For many Chechens in Germany, their patience is running out. Two I spoke with in Berlin voiced disdain for the German authorities, accusing them of standing pat while their community is targeted. The pair, who asked to be identified only by their first names, Ramzan and Vakha, said Berlin had taken no action even as they were pressured—physically, verbally, psychologically—by people they said were acting on behalf of the Chechen government.

“The Russians and Kadyrovtsy have their own headquarters here, right here in Germany,” Ramzan told me. “Dogs here have more rights than us. You kill a dog, you face punishment. You kill a Chechen? Go on, no problem.”

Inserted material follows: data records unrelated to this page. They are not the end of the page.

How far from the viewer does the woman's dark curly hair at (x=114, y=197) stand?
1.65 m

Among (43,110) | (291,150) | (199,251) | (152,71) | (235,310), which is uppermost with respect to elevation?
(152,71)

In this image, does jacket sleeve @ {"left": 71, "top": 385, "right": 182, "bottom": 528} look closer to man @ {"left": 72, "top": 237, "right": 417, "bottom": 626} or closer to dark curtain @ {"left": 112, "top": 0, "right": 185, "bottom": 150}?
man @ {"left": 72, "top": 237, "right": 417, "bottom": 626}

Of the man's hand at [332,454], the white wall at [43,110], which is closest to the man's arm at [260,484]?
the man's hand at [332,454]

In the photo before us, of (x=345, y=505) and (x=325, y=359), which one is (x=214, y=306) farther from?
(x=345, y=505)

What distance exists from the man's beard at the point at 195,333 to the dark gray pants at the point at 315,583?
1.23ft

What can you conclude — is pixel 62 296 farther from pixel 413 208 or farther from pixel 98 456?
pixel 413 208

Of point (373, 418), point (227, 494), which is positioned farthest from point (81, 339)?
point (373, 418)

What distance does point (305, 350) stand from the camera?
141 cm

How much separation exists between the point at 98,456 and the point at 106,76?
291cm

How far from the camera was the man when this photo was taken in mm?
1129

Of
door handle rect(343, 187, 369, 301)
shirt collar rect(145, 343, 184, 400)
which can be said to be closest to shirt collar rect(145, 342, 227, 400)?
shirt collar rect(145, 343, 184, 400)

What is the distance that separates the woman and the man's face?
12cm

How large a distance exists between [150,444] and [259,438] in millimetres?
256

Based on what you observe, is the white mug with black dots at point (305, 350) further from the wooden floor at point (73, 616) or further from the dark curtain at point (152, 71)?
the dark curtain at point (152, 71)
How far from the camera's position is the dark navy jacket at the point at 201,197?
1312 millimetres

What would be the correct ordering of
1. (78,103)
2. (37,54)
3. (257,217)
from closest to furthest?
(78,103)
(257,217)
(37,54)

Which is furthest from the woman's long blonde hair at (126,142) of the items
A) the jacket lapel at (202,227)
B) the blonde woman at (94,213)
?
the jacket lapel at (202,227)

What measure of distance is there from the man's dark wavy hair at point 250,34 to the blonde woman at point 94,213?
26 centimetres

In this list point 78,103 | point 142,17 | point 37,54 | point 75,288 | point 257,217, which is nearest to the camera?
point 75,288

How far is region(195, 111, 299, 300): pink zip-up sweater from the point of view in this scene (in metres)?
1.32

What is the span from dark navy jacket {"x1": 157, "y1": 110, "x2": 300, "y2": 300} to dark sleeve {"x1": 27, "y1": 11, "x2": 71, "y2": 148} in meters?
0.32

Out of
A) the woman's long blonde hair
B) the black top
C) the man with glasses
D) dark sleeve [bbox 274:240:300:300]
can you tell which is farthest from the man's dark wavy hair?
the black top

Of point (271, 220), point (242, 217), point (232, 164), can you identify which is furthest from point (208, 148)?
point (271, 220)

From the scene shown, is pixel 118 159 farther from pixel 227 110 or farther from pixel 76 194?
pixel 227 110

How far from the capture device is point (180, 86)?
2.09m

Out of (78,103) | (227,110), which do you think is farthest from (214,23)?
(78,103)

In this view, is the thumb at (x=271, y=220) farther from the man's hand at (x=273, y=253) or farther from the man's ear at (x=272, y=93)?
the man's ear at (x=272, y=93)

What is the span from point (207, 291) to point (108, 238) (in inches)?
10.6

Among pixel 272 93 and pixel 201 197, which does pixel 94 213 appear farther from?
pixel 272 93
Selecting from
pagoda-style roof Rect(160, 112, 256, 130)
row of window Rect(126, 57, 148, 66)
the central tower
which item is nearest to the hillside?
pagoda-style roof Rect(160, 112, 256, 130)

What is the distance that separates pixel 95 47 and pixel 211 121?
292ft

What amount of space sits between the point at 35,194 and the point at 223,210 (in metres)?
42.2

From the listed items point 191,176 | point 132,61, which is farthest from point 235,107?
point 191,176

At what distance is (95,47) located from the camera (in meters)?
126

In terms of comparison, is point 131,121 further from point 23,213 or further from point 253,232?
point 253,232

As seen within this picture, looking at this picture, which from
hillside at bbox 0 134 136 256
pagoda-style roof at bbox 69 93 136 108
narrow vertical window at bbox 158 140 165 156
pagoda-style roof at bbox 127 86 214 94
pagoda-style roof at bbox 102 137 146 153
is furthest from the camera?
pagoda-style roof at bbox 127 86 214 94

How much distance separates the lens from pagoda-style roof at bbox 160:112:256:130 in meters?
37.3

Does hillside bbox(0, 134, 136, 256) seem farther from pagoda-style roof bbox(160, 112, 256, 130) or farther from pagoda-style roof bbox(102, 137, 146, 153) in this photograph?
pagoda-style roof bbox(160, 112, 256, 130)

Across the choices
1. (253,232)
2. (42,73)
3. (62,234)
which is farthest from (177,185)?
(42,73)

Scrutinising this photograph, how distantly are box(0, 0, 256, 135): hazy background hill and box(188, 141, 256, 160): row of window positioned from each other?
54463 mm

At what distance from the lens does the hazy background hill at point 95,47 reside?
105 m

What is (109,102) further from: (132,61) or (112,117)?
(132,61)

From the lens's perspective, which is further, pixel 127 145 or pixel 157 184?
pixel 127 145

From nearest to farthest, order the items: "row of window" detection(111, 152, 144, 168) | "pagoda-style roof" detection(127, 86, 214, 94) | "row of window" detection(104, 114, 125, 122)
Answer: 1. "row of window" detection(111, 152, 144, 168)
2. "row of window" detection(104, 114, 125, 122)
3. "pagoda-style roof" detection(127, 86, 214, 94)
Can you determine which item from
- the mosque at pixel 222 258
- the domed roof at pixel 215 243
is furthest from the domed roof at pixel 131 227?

Khangoshvili’s assassination in particular is fast becoming a symbolic case. The dissident was seen as a heroic figure by Chechens here, with many repeating stories of Khangoshvili having fought for Chechnya against invading Russian forces before turning against Kadyrov. His plight, too, highlights the feeling Chechens in Germany have of being hunted—even after fleeing Chechnya, Khangoshvili survived two assassination attempts in Georgia before being killed in Berlin. In taking action and publicly connecting the Russian state to the killing, Berlin went further than it was willing to in other incidents, but few in the Chechen community—Vakha and Ramzan among them—feel any safer. The pair were among several people I spoke with who speculated that a lack of response by the German authorities would drive Chechens to take matters into their own hands, either by allying more closely with extremists for protection or by carrying out vigilante justice.

Sitting in a small café in southeastern Berlin, Vakha spoke alternately with deep reverence for Khangoshvili and deep fear of the Chechen regime. “He defended his homeland and 15 years later he still paid the price,” he said. “Killing [Khangoshvili] was a very simple message: ‘Shut your mouth and don’t say a thing.’ If someone speaks the truth, he will be killed immediately.”